America's DARPA reckons too many vulnerabilities arise from hardware design errors, so it wanted experts and boffins to propose better hardware-level security mechanisms. Intel's Security Guard Extensions (SGX) is a favourite target for attack boffins crafting proofs-of-concept against the architecture.

The $50 million program is looking initially for research proposals for that lay out how those design tools will work and the microchip security architecture they will build. Later phases will involve the building and testing of prototypes and demonstrations that the tools can be scaled for mass production.

SSITH specifically seeks to address the seven classes of hardware vulnerabilities listed in the Common Weakness Enumeration, a crowd-sourced compendium of security issues that is familiar to the information technology security community. In cyberjargon, these classes are permissions and privileges, buffer errors, resource management, information leakage, numeric errors, crypto errors, and code injection. Researchers have documented some 2800 software breaches that have taken advantage of one or more of these hardware vulnerabilities, all seven of which are variously present to in the integrated microcircuitry of electronic systems around the world.

DARPA says it’s looking for “innovative approaches that enable revolutionary advances in science, devices, or systems.” The strategic challenge for participants in the SSITH program will be to develop new integrated circuit (IC) architectures that lack the current software-accessible points of illicit entry, yet retain the computational functions and high-performance the ICs were designed to deliver. They want designers to “limit the permitted hardware to states that are assured to be secure”, without sacrificing performance.

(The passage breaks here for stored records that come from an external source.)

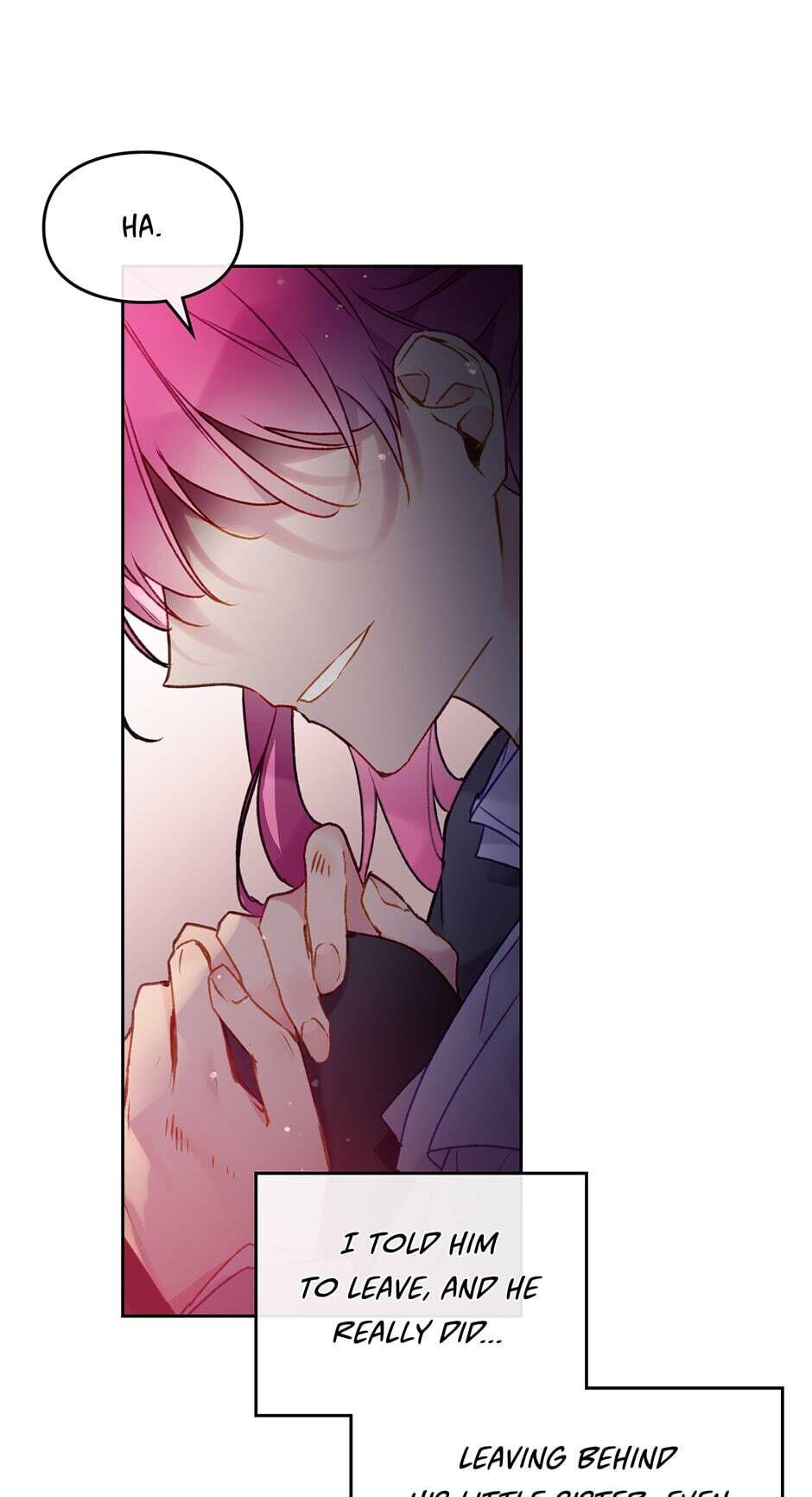 Villains Are Destined to Die Chap 81 - Next Chap 82
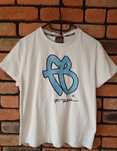 Fubu_sick rare vintage rap boxy t-shirt 2000s hiphop streetwear style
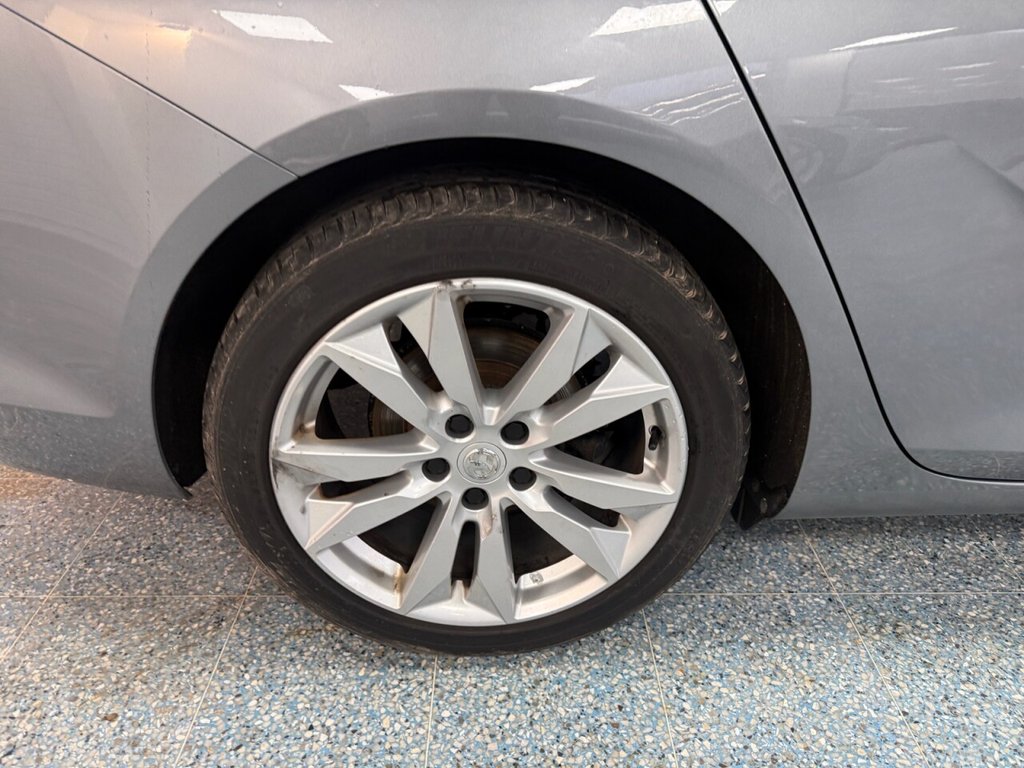 Used Vauxhall Insignia 2018 for sale - 77571439: Photo 3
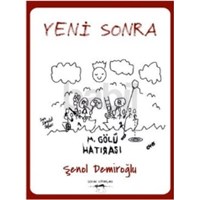 Yeni Sonra (9786051484143)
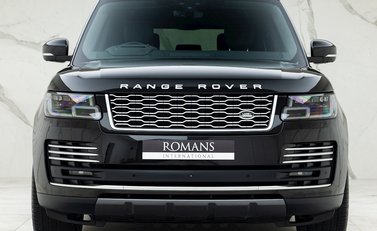 Land Rover Range Rover 3.0 SDV6 Autobiography 4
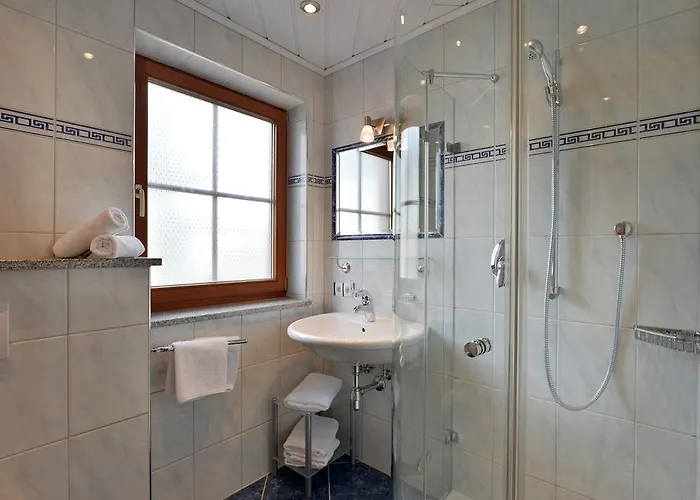 Apartamento Haus Schroeder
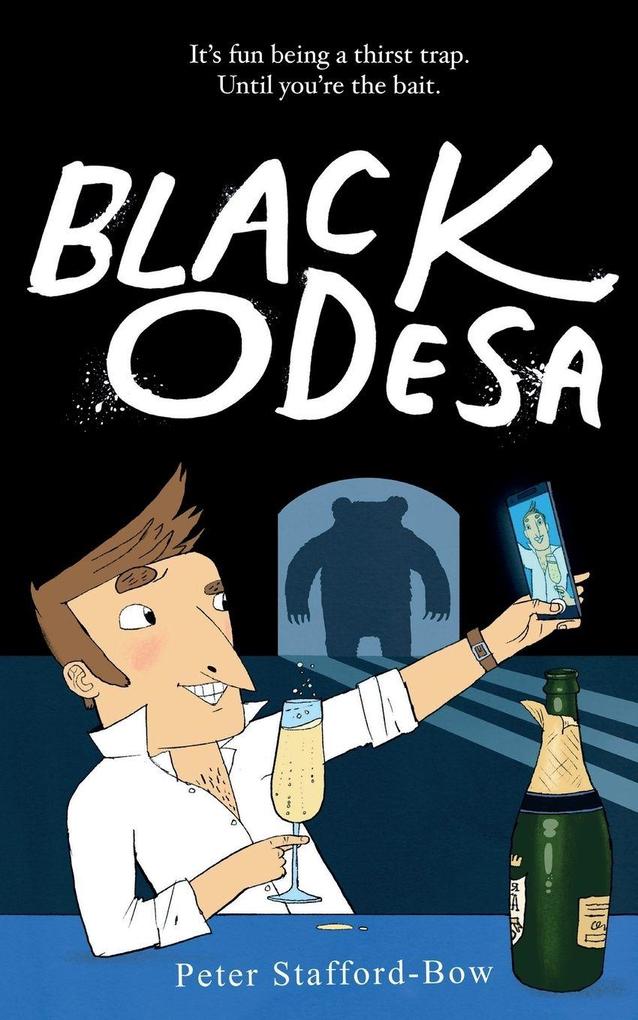 Black Odesa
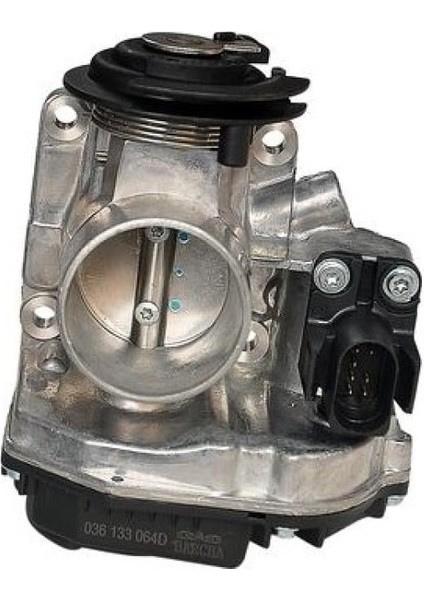 Gaz Kelebegı Volkswagen Golf V Jetta Iıı Passat A3 Altea Leon Toledo Iıı Touran 2.0 Tdı 05-16 Apq Anx All Aex Ahs Aer Akv Bmn Bma Bkp Buy-Pıerburg 7.00688.06.0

The idea is to break the cycle of fixing vulnerabilities through software updates, even when what’s ultimately being exploited is a security weakness in the hardware.

Another goal of the program is to develop of design tools that would become widely available so that hardware-anchored security would eventually become a standard feature of ICs in both Defense Department and commercial electronic systems. The anticipated 39-month program centres on covering development and demonstration of hardware architectures and techniques to measure the security of new hardware designs, including tradeoffs in things like performance, power efficiency, and circuit area.